Stocks fell the most in a month after the largest US bank said credit losses will plague the financial industry for the rest of the year.
Citigroup Inc. posted its biggest drop in almost six weeks and led banks and brokerages to their fourth straight decline after CFO Gary Crittenden said late payments on home loans may worsen in the fourth quarter. Eaton Corp., the world's second-biggest maker of hydraulic equipment, retreated after lowering its full-year profit forecast.
The Standard & Poor's 500 Index lost 9.9, or 0.6%, to 1,551.9 during late morning trading in New York. The Dow Jones Industrial Average slipped 113.81, or 0.8%, to 13,979.27. The Nasdaq Composite Index fell 18.23, or 0.7%, to 2,787.45.
Citigroup retreated $1.19, or 2.5%, to $46.68 after third-quarter earnings fell 57% to $2.38b., or 47 cents a share. Citigroup's investment bank earned $446m. in the third quarter, a 74% drop from a year earlier.
Stocks dropped for the first time in five days after Royal Philips Electronics NV, the region's biggest consumer electronics maker, and Finnish papermaker UPM-Kymmene Oyj reported lower profits.
PSA Peugeot Citroen retreated after UBS AG recommended clients sell the French carmaker's stock.
The Dow Jones Stoxx 600 Index slipped 0.9% to 387.07. The measure has climbed 9.9% since reaching a five-month low on August 16.
Total SA and Royal Dutch Shell Plc led energy stocks higher, limiting declines, after Citigroup Inc. raised its earnings estimates for the region's oil companies and crude reached a record.
National benchmarks fell in 16 of the 18 Western European markets. France's CAC 40 slipped 0.6%, the UK's FTSE 100 index was down 86.2 points, or 1.28%, at 6,644.50, while Germany's DAX dropped 0.9%. The Stoxx 50 lost 0.9%, and the Euro Stoxx 50, a measure for the euro region, decreased 0.9%.
Stocks rose, led by energy companies, as crude oil prices climbed to a record. PetroChina Co. surged 13%, surpassing General Electric Co. to become the world's second-largest company by market value.
The Morgan Stanley Capital International Asia-Pacific Index added 0.6% to 168.75 in Tokyo. Benchmarks in China, Hong Kong and India climbed to records. Japan's Nikkei 225 Stock Average rose 0.2% to 17,358.15, while the broader Topix index lost 0.1%.
Malaysia and Indonesia were closed for the Id al-Fitr holiday. All other markets gained, except Australia. AGL Energy Ltd., the country's biggest electricity and gas retailer, had the steepest decline in the MSCI Asia-Pacific index after the company cut its full-year profit estimate.

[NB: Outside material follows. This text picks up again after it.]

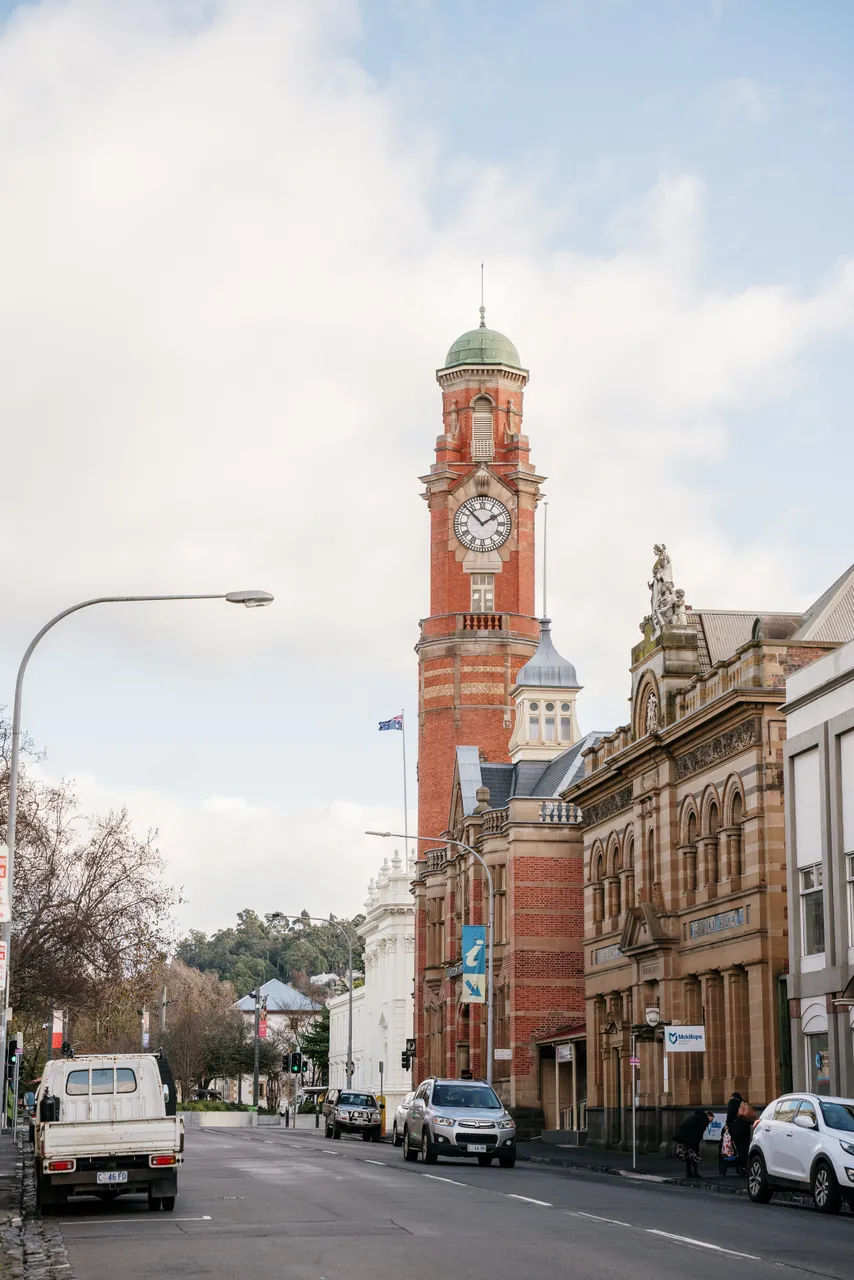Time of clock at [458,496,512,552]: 1:52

Against the dollar, the shekel traded at 4.0300 by 6:13 p.m. in Tel Aviv, little changed from Sunday.
The dollar was mixed against the basket of currencies. The euro was buying $1.4230, up from $1.4176 late Friday, while the dollar rose to 117.78 yen, up from 117.58 yen late Friday.
Crude oil rose above $85 a barrel for the first time in New York on concern Turkish forces may pursue Kurdish militants in Iraq, curbing oil shipments as refiners prepare for the peak-demand heating season.

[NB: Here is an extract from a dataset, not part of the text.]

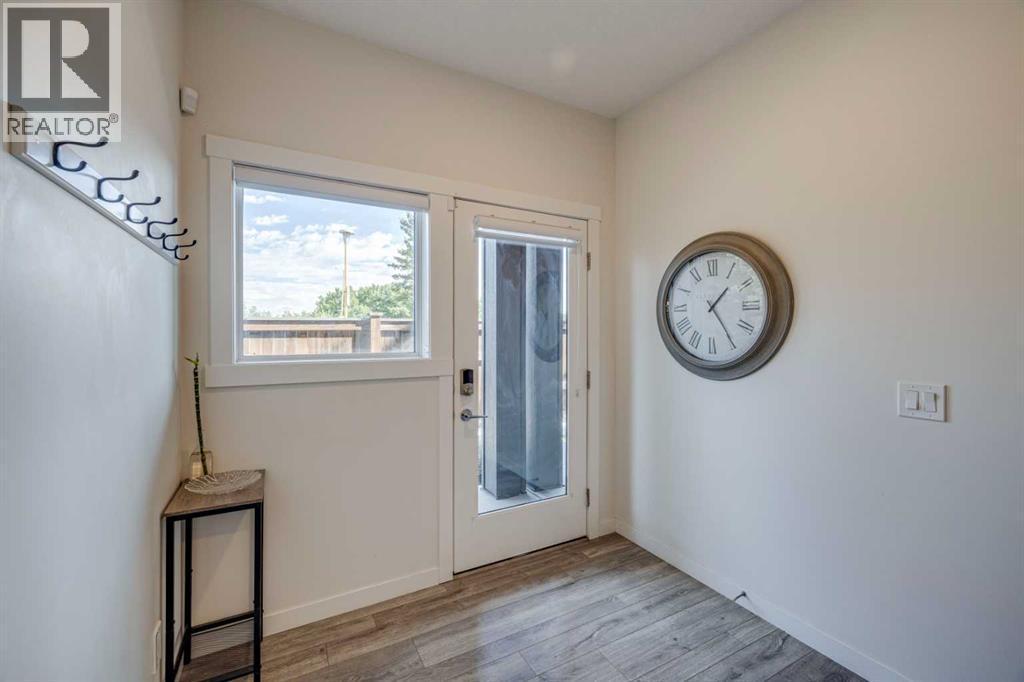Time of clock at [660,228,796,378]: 1:24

Crude oil for November delivery rose $1.11, or 1.3%, to $84.80 a barrel during morning trading on the New York Mercantile Exchange.
Gold rose to the highest since 1980 as a weakening dollar and record energy costs boosted the appeal of the precious metal as a hedge against inflation.
Gold futures for December delivery rose $9.10, or 1.2%, to $762.90 an ounce on the Comex division of the NYMEX. The metal earlier reached $765.40, the highest for a most-active contract since January 22, 1980, the day after the price reached a record $873.